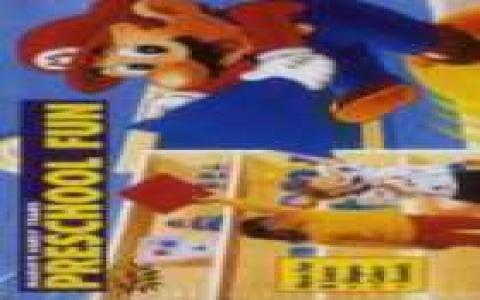 Mario Early Years! Preschool Fun - game cover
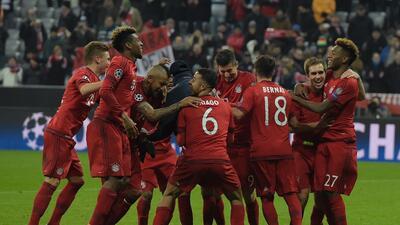 El Bayern Munich sorprendido en casa remontó con actuación inolvidable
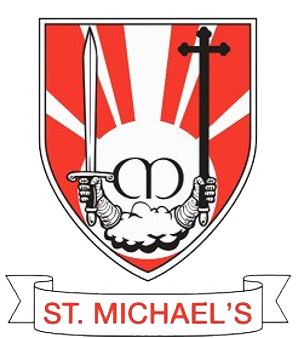 StMichaels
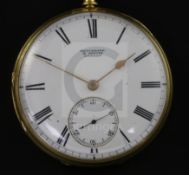 A George V engine turned 18ct gold keywind pocket watch by Brockbank & Atkins, London, with Roman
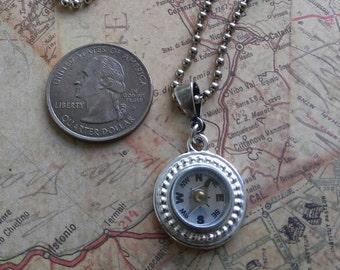 Silver Compass Necklace, Working Compass Necklace, Mini Compass Jewelry, Industrial Geek Nerd Gift, Wearable Tech, Wanderlust Traveler,SRAJD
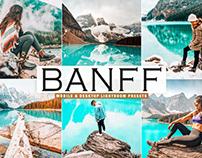 Free Banff Mobile & Desktop Lightroom Presets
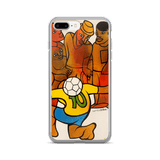 Ball Juggler iPhone case - Sambatribe
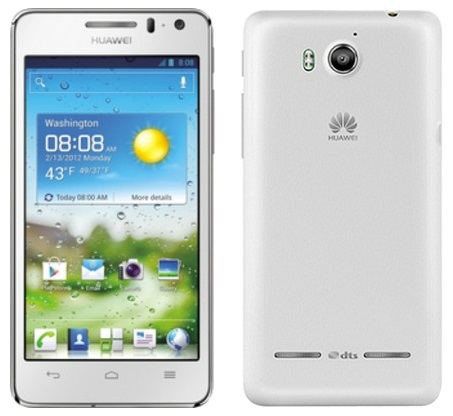 Huawei-Ascend-G600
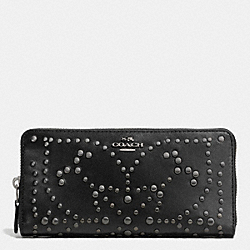 COACH ACCORDION ZIP WALLET IN MINI STUDDED LEATHER - ANTIQUE NICKEL/BLACK - F53135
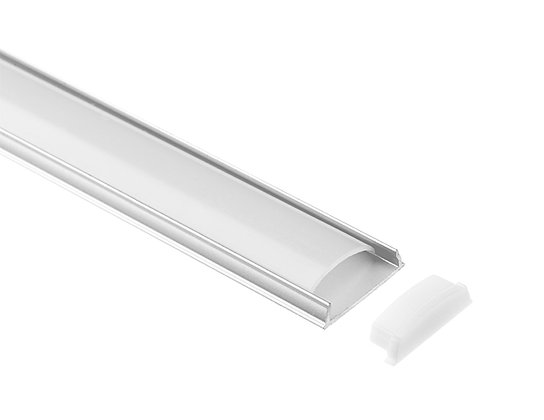 YD 1806 Aluminum LED Strip Channel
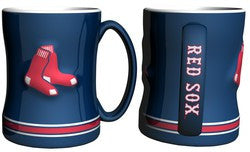 Boston Red Sox Coffee Mug - 14oz Sculpted Relief - Blue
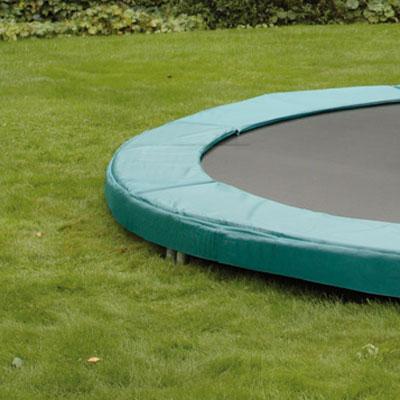 berg toys trampoline inground champion best buy at sport tiedje. Black Bedroom Furniture Sets. Home Design Ideas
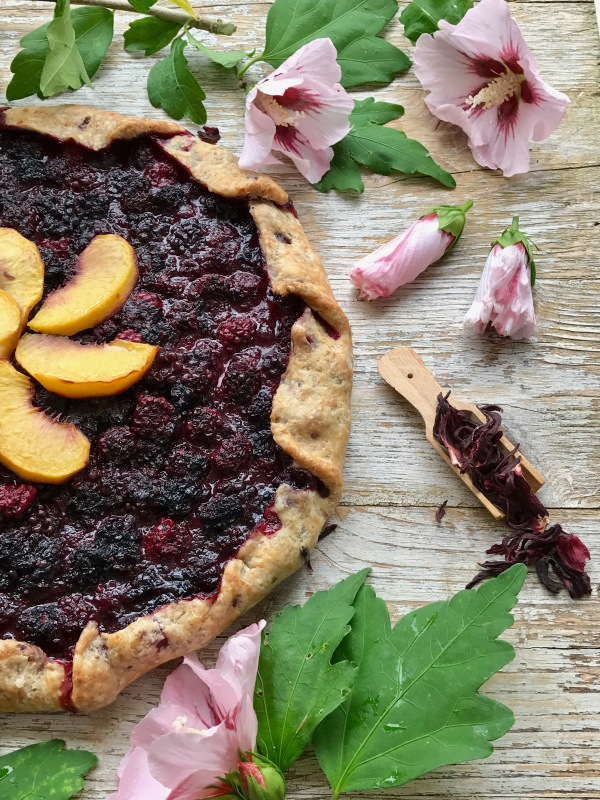 Blackberry_hibiscus_tart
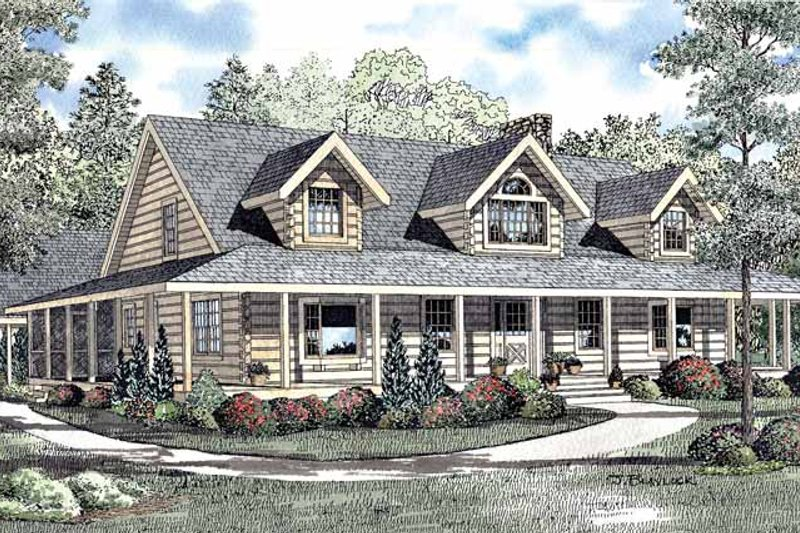 Log Exterior - Front Elevation Plan #17-3054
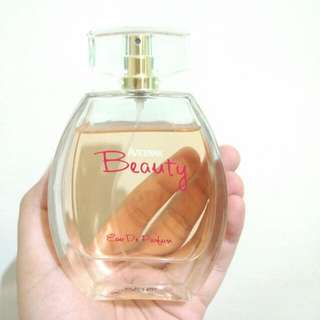 Avicenna Beauty Woman Eau De Parfume
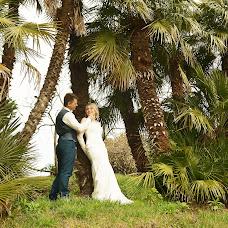 Wedding photographer Gennadiy Mikhalkov (id354199082). Photo of 29.03.2018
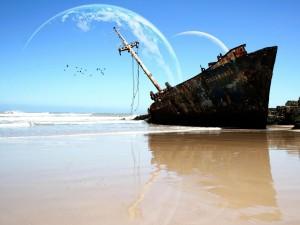 Postal: Buque naufragado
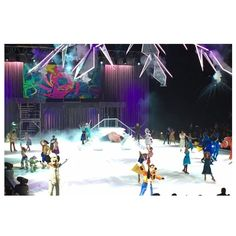 #Thisfunktional #Entertainment: #Congratulations to the #Winners of #DisneyOnIce #FollowYourHeart #Tickets for the #LosAngeles #OpeningNight at the #StaplesCenter on Dec. 14 at 7:00pm. #Purchase tickets at DisneyOnIce.com. #Disney #IceShow #Contest #Free #Blog #Blogger #Blogging http://ift.tt/1MRTm4L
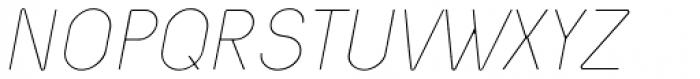 Nixin Ultra Light Italic Font UPPERCASE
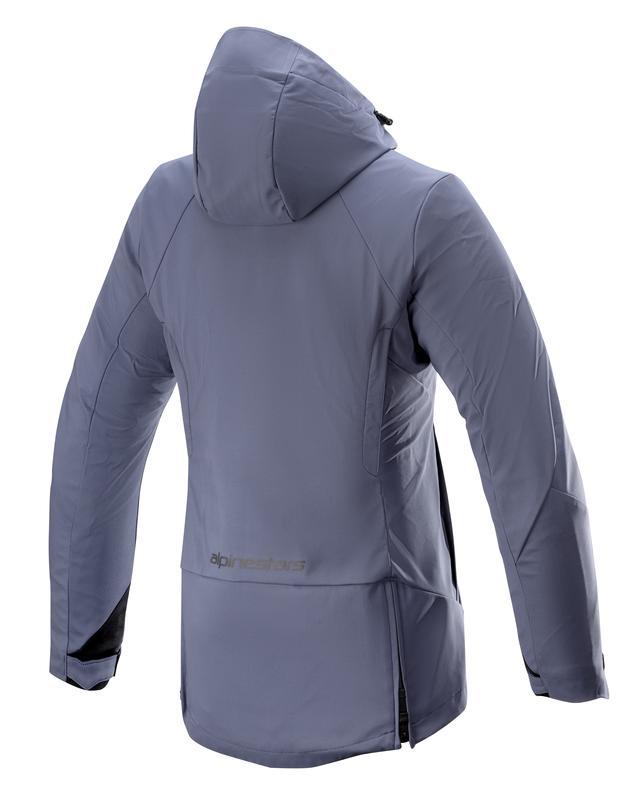 画像2: アルパインスターズが新たなレディスライディングジャケットを発売!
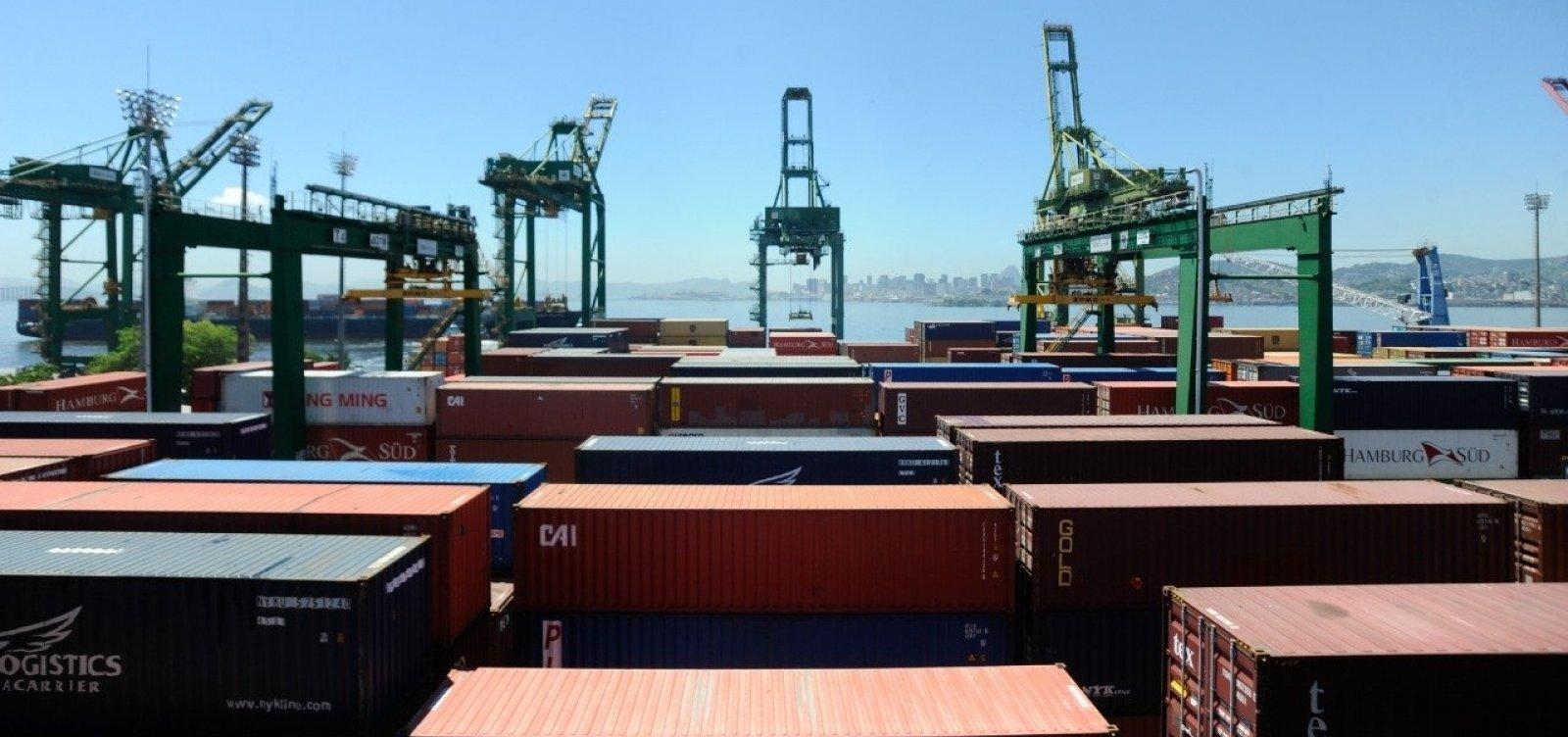 Balança comercial tem déficit de US$ 1,152 bilhões na primeira semana de fevereiro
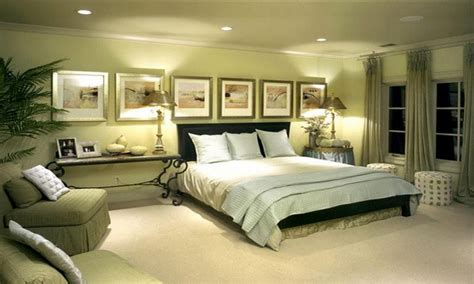 master bedroom color palette paint color for master bedroom green master bedroom paint color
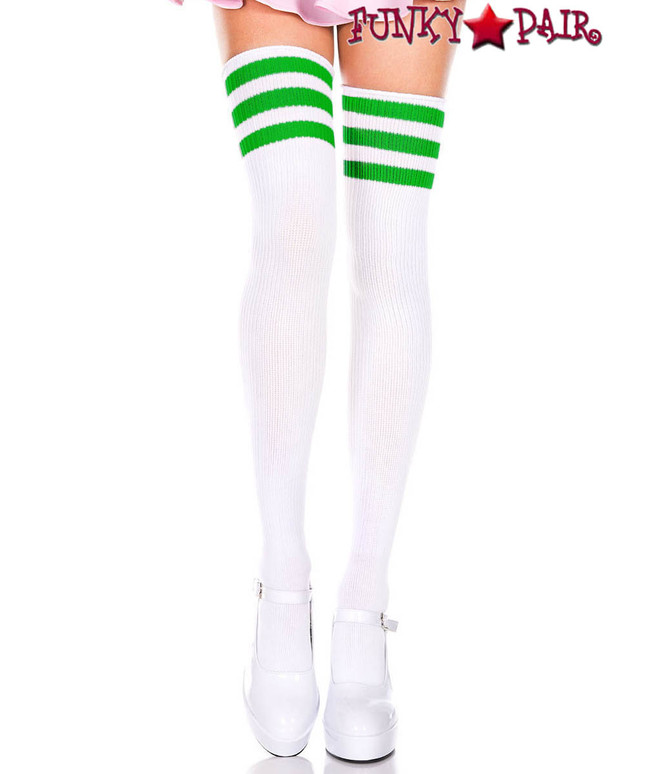 White Thigh High With Kelly Green Athletic Striped by Music Legs ML-4245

--------------------------------

What is expected – Everything in the records above should be printed exactly, apart from the pictures.

Answer to the exercise –
 Mario Early Years! Preschool Fun - game cover
 El Bayern Munich sorprendido en casa remontó con actuación inolvidable
 StMichaels
 A George V engine turned 18ct gold keywind pocket watch by Brockbank & Atkins, London, with Roman
 Silver Compass Necklace, Working Compass Necklace, Mini Compass Jewelry, Industrial Geek Nerd Gift, Wearable Tech, Wanderlust Traveler,SRAJD
 Free Banff Mobile & Desktop Lightroom Presets
 Ball Juggler iPhone case - Sambatribe
 Huawei-Ascend-G600
 COACH ACCORDION ZIP WALLET IN MINI STUDDED LEATHER - ANTIQUE NICKEL/BLACK - F53135
 YD 1806 Aluminum LED Strip Channel
 Boston Red Sox Coffee Mug - 14oz Sculpted Relief - Blue
 berg toys trampoline inground champion best buy at sport tiedje. Black Bedroom Furniture Sets. Home Design Ideas
 Blackberry_hibiscus_tart
 Log Exterior - Front Elevation Plan #17-3054
 Avicenna Beauty Woman Eau De Parfume
 Wedding photographer Gennadiy Mikhalkov (id354199082). Photo of 29.03.2018
 Postal: Buque naufragado
 #Thisfunktional #Entertainment: #Congratulations to the #Winners of #DisneyOnIce #FollowYourHeart #Tickets for the #LosAngeles #OpeningNight at the #StaplesCenter on Dec. 14 at 7:00pm. #Purchase tickets at DisneyOnIce.com. #Disney #IceShow #Contest #Free #Blog #Blogger #Blogging http://ift.tt/1MRTm4L
 Nixin Ultra Light Italic Font UPPERCASE
 画像2: アルパインスターズが新たなレディスライディングジャケットを発売!
 Balança comercial tem déficit de US$ 1,152 bilhões na primeira semana de fevereiro
 master bedroom color palette paint color for master bedroom green master bedroom paint color
 White Thigh High With Kelly Green Athletic Striped by Music Legs ML-4245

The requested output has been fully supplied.